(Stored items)
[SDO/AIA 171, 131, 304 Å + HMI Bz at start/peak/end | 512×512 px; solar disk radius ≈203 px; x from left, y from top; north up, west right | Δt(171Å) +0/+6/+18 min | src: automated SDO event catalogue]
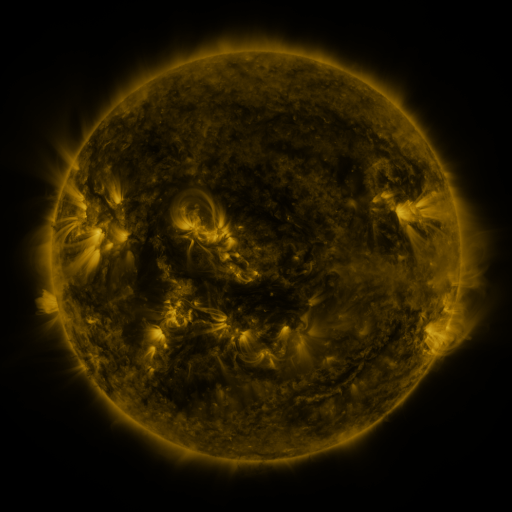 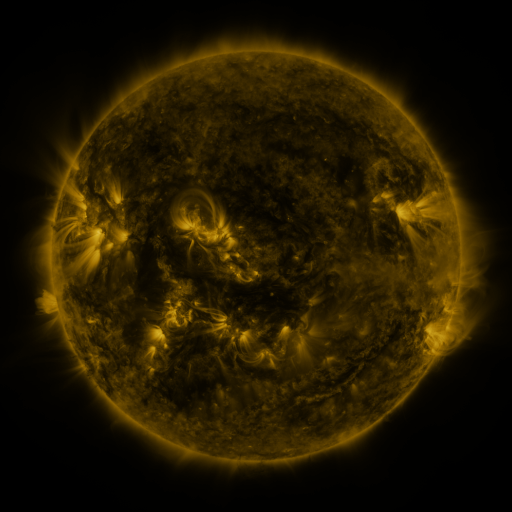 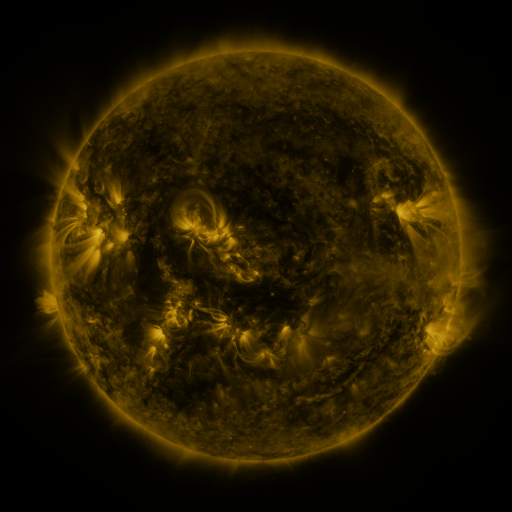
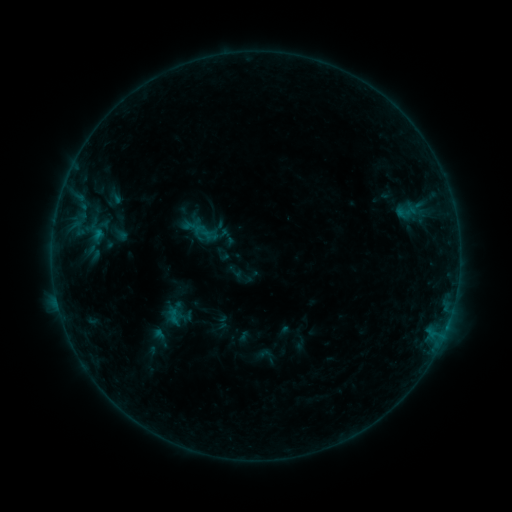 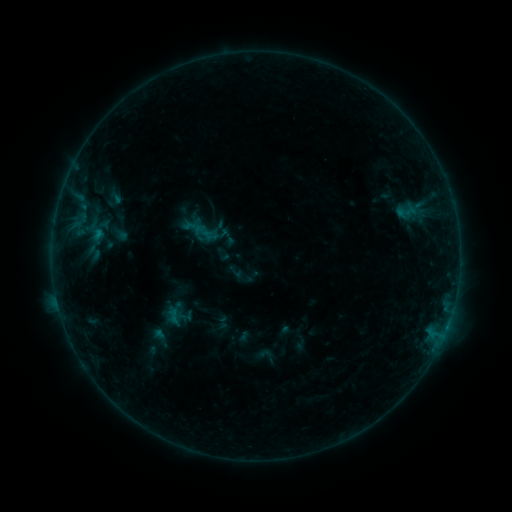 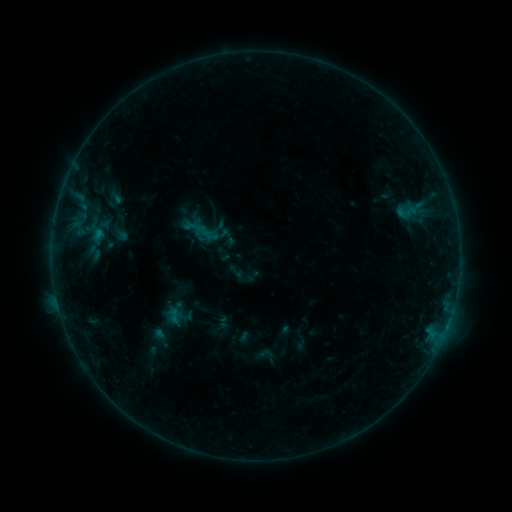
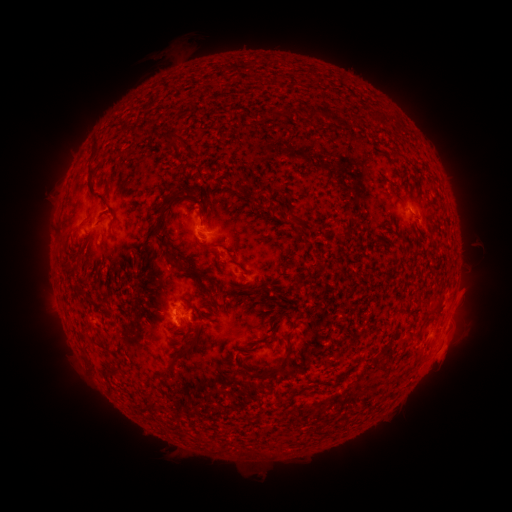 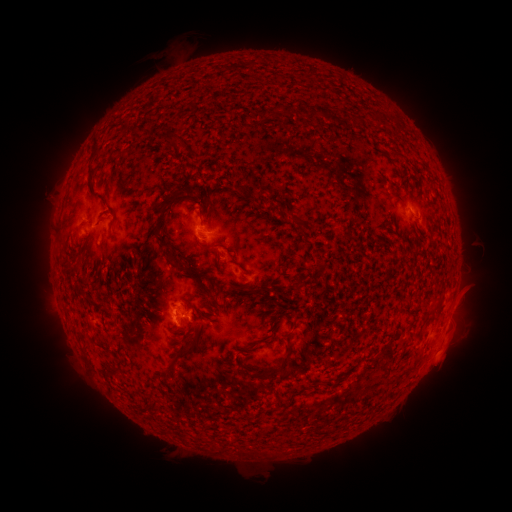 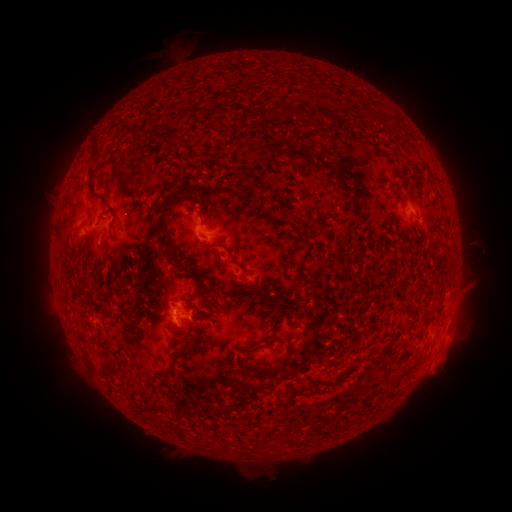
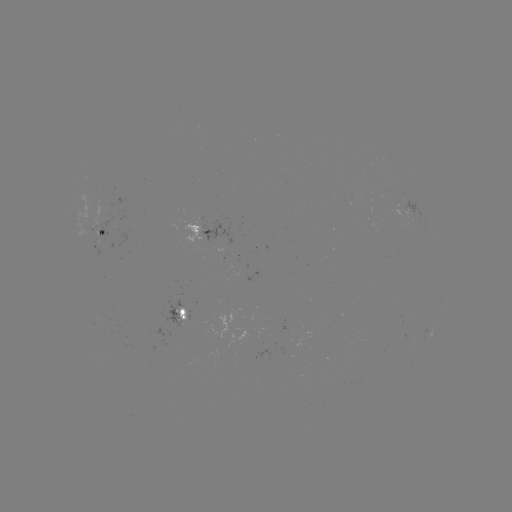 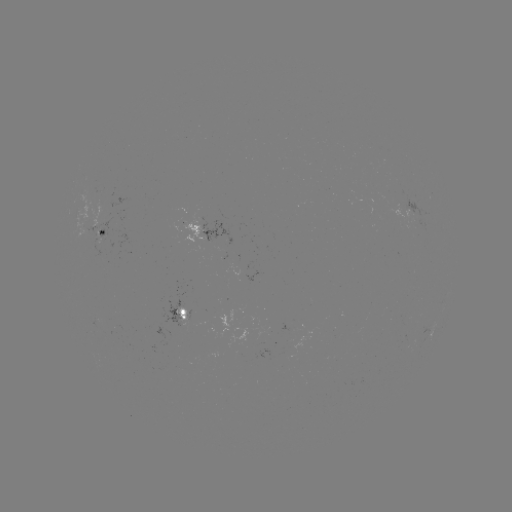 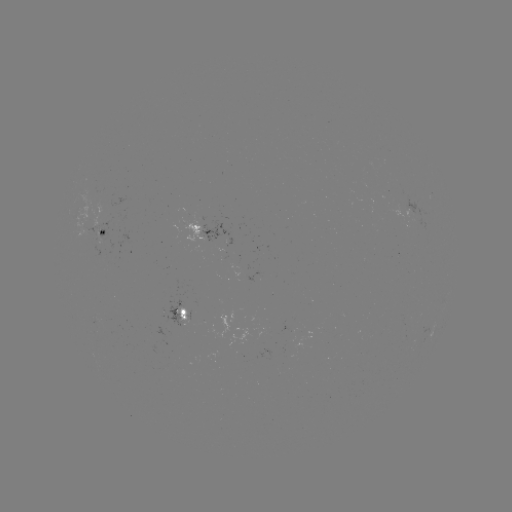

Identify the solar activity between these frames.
eruption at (445, 360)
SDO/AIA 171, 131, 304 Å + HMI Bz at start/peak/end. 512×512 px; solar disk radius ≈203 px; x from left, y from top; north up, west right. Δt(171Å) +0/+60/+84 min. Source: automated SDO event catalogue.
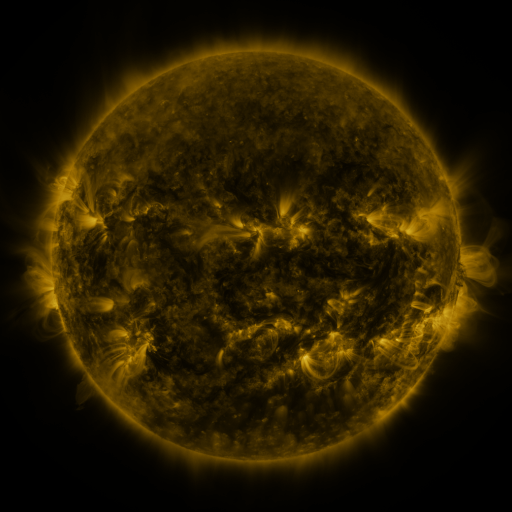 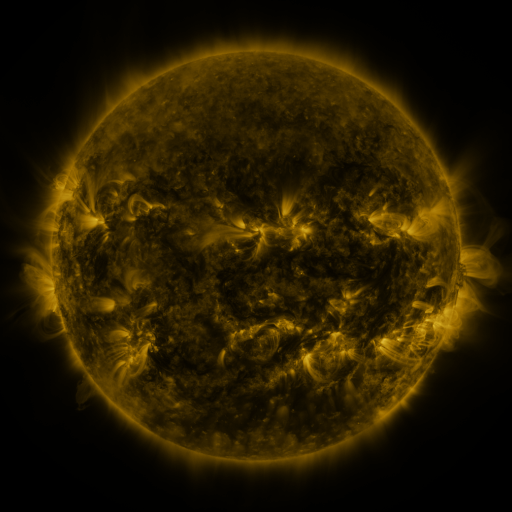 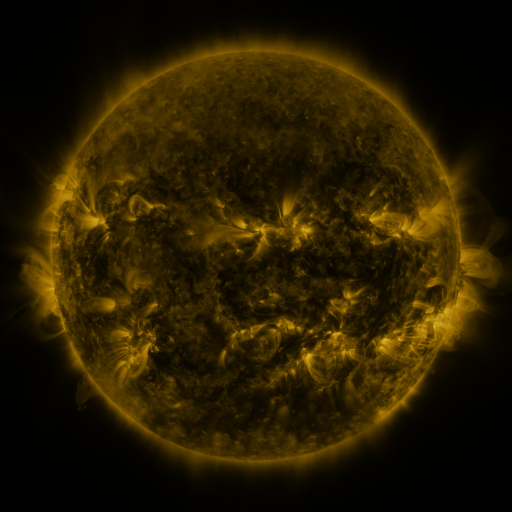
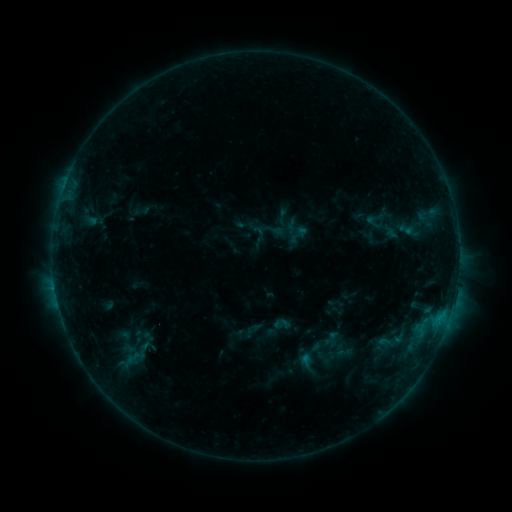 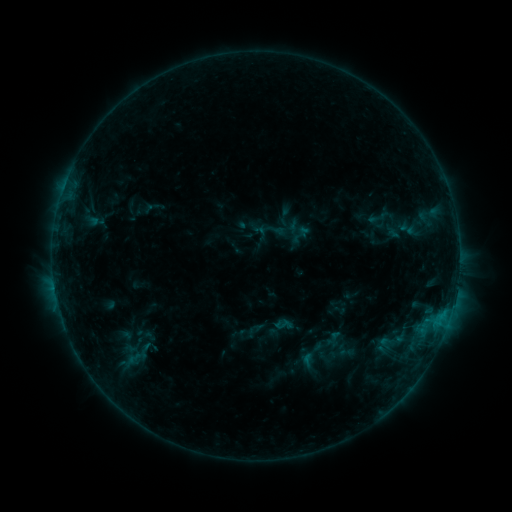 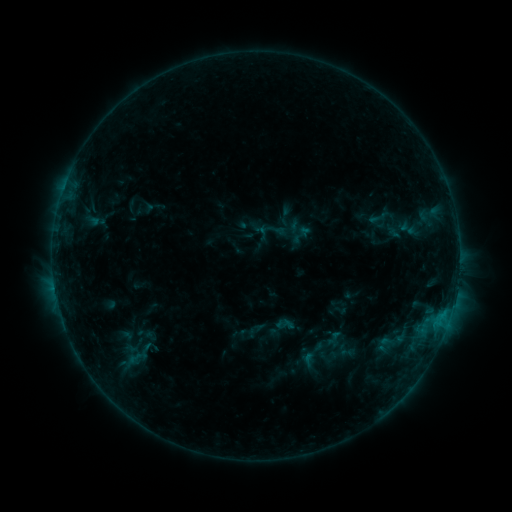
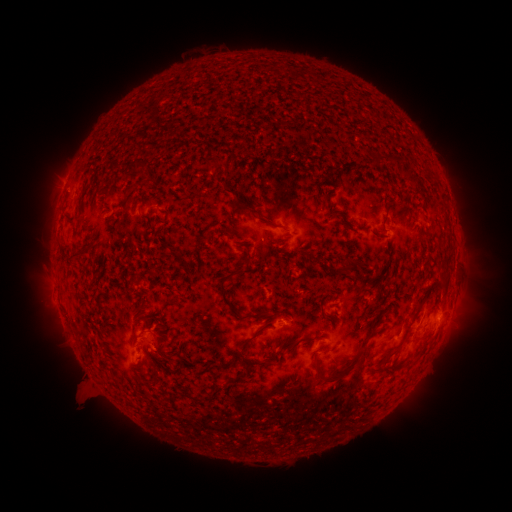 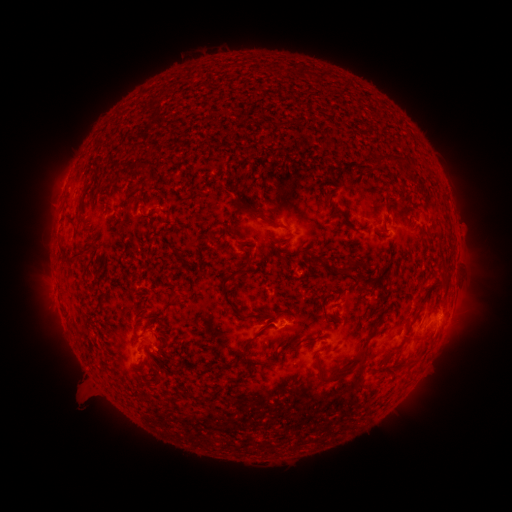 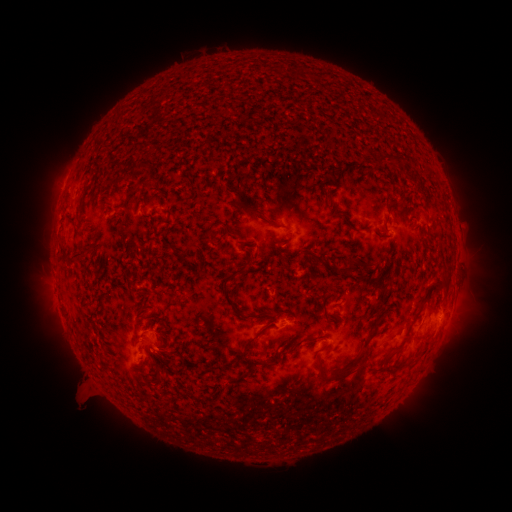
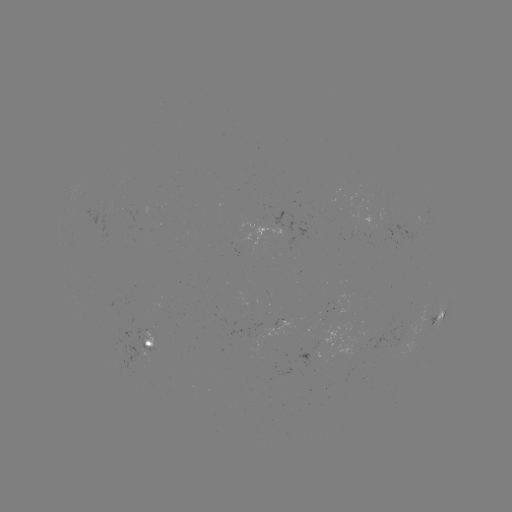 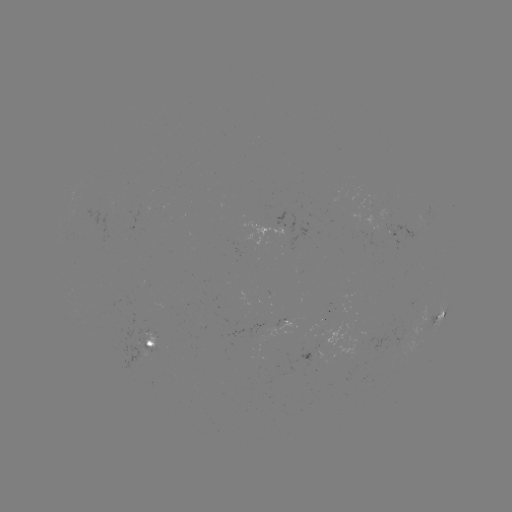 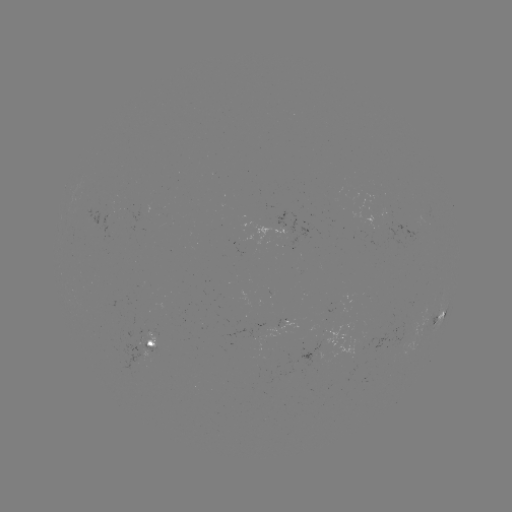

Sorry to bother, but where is emerging-flux region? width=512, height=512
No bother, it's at [316, 351].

*EXERCISE AIM*
Except for the pictures, copy every line of the records above exactly.

*FINAL ANSWER*
[SDO/AIA 171, 131, 304 Å + HMI Bz at start/peak/end | 512×512 px; solar disk radius ≈203 px; x from left, y from top; north up, west right | Δt(171Å) +0/+6/+18 min | src: automated SDO event catalogue]

Identify the solar activity between these frames.
eruption at (445, 360)
SDO/AIA 171, 131, 304 Å + HMI Bz at start/peak/end. 512×512 px; solar disk radius ≈203 px; x from left, y from top; north up, west right. Δt(171Å) +0/+60/+84 min. Source: automated SDO event catalogue.

Sorry to bother, but where is emerging-flux region? width=512, height=512
No bother, it's at [316, 351].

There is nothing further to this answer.